A native-implemented HTML to plain text converter using Rust NIF.

This module provides functionality to convert HTML documents to plain text format with configurable line width wrapping. It uses the Rust html2text crate under the hood for high-performance HTML parsing and text extraction.

The converter handles HTML entities, removes tags, and formats the output as readable plain text while preserving the logical structure of the content.

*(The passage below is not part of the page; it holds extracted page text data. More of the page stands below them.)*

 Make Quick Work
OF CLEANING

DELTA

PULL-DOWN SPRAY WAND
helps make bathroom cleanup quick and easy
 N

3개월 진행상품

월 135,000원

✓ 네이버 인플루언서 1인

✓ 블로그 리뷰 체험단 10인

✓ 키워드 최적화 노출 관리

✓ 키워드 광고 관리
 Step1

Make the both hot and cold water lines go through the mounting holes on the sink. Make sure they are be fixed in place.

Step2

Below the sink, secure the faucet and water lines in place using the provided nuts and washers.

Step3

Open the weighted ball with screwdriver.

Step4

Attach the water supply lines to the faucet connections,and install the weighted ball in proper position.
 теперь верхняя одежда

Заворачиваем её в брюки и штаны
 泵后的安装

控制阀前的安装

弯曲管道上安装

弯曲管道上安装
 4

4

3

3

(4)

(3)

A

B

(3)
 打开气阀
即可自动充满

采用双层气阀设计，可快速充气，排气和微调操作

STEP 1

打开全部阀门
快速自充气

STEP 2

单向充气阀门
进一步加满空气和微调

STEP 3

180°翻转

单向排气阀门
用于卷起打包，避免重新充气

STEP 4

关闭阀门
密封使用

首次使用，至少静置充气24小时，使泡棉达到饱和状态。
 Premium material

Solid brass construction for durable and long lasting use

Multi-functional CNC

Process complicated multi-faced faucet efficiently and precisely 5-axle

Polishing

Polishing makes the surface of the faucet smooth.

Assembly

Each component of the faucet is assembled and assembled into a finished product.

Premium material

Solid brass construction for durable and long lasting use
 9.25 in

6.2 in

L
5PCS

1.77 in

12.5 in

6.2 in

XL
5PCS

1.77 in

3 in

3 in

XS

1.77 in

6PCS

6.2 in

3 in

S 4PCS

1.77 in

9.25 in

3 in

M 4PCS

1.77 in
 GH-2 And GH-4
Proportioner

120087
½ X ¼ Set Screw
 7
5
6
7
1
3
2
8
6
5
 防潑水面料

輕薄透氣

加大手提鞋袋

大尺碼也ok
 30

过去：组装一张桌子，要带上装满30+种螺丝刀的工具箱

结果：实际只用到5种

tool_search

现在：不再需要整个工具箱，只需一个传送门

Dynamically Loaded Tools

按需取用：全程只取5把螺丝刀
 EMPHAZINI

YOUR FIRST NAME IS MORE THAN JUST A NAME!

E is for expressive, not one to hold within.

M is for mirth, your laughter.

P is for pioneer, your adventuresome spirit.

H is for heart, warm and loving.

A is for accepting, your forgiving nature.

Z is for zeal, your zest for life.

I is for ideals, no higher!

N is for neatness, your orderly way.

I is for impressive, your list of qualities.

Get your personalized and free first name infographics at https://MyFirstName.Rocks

See: https://github.com/jugglerchris/rust-html2text

Summary

Functions

Converts HTML content to plain text.

Converts HTML content to plain text, raising on failure.

Types

opts()

@type opts() :: [
  width: pos_integer() | :infinity,
  decorate: boolean(),
  link_footnotes: boolean(),
  table_borders: boolean(),
  pad_block_width: boolean(),
  allow_width_overflow: boolean(),
  min_wrap_width: pos_integer(),
  raw: boolean(),
  wrap_links: boolean(),
  unicode_strikeout: boolean()
]

Functions

convert(html, opts \\ [])

@spec convert(html :: String.t(), opts()) ::
  {:ok, text :: String.t()} | {:error, reason :: String.t()}

Converts HTML content to plain text.

Options

  • :width — Maximum line width (positive integer or :infinity). Defaults to 80. Setting to :infinity disables line wrapping and outputs the entire text on a single line.
  • :decorate — Enables text decorations like bold or italic. Boolean, defaults to true. When false, output is plain text without styling.
  • :link_footnotes — Adds numbered link footnotes at the end of the text. Boolean, defaults to true. When false, links are omitted.
  • :table_borders — Shows ASCII borders around table cells. Boolean, defaults to true. When false, tables render without borders.
  • :pad_block_width — Pads blocks with spaces to align text to full width. Boolean, defaults to false. Useful for fixed-width layouts.
  • :allow_width_overflow — Allows lines to exceed the specified width if wrapping is impossible. Boolean, defaults to false. Prevents errors when content can't fit.
  • :min_wrap_width — Minimum length of text chunks when wrapping lines. Integer ≥ 1, defaults to 3. Helps avoid awkwardly narrow wraps.
  • :raw — Enables raw mode with minimal processing and formatting. Boolean, defaults to false. Produces plain, raw text output.
  • :wrap_links — Wraps long URLs or links onto multiple lines. Boolean, defaults to true. When false, links stay on a single line and may overflow.
  • :unicode_strikeout — Uses Unicode characters for strikeout text. Boolean, defaults to true. When false, strikeout renders in simpler styles.

Examples

iex> html = "<h1>Title</h1><p>Some paragraph text.</p>"
...> HTML2Text.convert(html, width: 15)
{:ok, "# Title\n\nSome paragraph\ntext.\n"}

iex> HTML2Text.convert("<b>Important</b>", decorate: false)
{:ok, "Important\n"}

iex> HTML2Text.convert("<table><tr><td>A</td><td>B</td></tr></table>", [])
{:ok, "─┬─\nA│B\n─┴─\n"}

convert!(html, opts \\ [])

@spec convert!(html :: String.t(), opts :: opts()) :: String.t()

Converts HTML content to plain text, raising on failure.

This function behaves like convert/2, but raises an error if conversion fails.